Saved entries
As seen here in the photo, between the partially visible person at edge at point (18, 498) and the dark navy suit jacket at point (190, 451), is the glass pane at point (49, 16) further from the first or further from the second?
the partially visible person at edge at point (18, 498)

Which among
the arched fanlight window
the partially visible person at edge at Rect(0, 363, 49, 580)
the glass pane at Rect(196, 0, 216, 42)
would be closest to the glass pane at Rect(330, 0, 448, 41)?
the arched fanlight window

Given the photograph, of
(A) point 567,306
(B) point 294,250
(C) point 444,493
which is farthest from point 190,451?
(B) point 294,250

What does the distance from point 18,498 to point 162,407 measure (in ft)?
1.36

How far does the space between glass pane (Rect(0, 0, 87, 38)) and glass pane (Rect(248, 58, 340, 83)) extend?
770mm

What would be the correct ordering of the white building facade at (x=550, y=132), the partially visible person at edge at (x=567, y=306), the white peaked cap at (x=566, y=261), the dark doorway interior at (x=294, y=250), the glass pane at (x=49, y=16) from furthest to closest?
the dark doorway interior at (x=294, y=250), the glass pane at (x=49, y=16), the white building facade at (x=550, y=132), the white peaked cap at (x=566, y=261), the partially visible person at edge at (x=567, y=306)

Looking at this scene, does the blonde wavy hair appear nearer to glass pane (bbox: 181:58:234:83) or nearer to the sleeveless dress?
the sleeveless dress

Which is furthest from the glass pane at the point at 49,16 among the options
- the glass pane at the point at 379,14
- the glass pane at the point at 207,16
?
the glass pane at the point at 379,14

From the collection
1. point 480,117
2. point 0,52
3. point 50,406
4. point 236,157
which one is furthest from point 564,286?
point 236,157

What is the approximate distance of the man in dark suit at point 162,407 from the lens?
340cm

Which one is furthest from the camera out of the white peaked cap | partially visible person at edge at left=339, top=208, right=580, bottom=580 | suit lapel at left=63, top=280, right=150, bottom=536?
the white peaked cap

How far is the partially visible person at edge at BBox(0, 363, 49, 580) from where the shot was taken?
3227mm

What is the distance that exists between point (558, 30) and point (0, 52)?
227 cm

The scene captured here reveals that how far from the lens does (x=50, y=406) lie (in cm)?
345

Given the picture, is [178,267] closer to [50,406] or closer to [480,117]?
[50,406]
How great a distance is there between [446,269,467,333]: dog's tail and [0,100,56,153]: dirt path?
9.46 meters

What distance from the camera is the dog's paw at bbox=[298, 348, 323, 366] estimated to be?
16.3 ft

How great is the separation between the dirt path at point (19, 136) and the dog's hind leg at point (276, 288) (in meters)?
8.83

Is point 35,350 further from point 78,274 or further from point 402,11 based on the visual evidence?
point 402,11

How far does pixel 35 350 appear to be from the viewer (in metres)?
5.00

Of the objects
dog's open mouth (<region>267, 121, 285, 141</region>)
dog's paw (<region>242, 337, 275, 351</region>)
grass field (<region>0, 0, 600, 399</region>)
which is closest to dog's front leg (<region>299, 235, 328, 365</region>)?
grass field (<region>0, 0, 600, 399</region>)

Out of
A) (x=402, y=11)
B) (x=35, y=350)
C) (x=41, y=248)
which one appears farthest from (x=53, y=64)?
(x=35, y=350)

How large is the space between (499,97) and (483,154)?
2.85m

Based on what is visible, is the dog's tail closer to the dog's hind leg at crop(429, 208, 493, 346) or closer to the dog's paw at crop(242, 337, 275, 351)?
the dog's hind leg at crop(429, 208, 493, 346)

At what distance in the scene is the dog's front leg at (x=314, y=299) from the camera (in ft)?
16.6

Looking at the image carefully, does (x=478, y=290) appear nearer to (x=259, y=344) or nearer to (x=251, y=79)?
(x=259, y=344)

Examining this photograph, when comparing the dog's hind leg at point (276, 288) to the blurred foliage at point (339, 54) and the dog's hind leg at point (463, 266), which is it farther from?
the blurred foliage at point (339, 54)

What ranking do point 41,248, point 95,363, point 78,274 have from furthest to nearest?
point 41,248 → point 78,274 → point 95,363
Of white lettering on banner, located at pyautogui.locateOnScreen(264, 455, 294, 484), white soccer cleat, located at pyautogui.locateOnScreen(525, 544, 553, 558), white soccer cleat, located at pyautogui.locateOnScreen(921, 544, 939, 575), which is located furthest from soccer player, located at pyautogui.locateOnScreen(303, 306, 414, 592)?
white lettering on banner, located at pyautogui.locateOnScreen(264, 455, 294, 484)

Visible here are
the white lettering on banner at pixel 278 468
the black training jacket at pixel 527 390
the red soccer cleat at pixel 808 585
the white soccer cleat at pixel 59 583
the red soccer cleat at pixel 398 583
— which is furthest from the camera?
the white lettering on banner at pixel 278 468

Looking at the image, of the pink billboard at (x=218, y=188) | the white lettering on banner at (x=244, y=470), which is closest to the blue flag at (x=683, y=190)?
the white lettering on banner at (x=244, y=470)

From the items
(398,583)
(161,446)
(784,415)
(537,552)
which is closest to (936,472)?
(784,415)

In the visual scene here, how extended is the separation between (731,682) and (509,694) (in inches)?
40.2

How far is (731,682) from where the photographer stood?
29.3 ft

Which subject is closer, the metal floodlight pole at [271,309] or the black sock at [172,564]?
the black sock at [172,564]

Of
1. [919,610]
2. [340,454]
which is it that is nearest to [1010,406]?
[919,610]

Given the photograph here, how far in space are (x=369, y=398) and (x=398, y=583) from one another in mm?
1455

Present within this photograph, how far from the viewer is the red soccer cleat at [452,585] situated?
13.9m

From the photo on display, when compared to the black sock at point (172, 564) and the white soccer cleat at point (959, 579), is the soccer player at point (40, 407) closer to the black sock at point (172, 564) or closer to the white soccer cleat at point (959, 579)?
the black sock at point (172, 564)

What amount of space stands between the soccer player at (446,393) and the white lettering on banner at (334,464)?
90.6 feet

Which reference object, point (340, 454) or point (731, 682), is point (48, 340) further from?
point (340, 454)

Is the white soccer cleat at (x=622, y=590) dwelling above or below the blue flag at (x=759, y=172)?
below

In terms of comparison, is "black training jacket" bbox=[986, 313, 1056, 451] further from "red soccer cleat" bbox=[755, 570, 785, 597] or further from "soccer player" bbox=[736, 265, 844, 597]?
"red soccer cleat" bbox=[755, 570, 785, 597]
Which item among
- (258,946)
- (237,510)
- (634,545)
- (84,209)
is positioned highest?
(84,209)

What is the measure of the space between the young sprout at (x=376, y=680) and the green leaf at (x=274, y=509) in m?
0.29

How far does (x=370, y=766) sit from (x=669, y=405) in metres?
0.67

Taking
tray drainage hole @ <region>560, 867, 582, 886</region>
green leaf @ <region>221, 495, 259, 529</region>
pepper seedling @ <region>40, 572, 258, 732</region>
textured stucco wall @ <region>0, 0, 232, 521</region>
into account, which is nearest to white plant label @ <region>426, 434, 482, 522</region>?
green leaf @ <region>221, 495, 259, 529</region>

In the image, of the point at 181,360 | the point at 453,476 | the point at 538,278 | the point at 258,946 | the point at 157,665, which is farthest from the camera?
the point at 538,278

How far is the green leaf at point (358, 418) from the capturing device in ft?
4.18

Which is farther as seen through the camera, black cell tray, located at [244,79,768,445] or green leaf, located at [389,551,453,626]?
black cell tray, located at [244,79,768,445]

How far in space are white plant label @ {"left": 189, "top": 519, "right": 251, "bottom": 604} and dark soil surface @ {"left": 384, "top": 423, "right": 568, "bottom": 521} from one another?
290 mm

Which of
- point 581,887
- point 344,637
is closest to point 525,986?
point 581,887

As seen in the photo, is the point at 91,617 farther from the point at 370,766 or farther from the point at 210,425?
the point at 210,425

Written request
Please reproduce the material word for word, starting at the line that contains "In the image, of" and ending at the last line of the material, with both ends included.

Response for this exercise
In the image, of the point at 181,360 | the point at 453,476 | the point at 538,278 | the point at 258,946 | the point at 157,665, which is farthest from the camera?
the point at 538,278

How far is the green leaf at point (358, 418) from the capturing device in ft?
4.18

Which is farther as seen through the camera, black cell tray, located at [244,79,768,445] or green leaf, located at [389,551,453,626]?
black cell tray, located at [244,79,768,445]

How far in space are white plant label @ {"left": 189, "top": 519, "right": 251, "bottom": 604} and dark soil surface @ {"left": 384, "top": 423, "right": 568, "bottom": 521} from one another?
290 mm

Which of
- point 581,887
- point 344,637
is closest to point 525,986?
point 581,887

As seen in the photo, is the point at 91,617 farther from the point at 370,766 or farther from the point at 210,425?
the point at 210,425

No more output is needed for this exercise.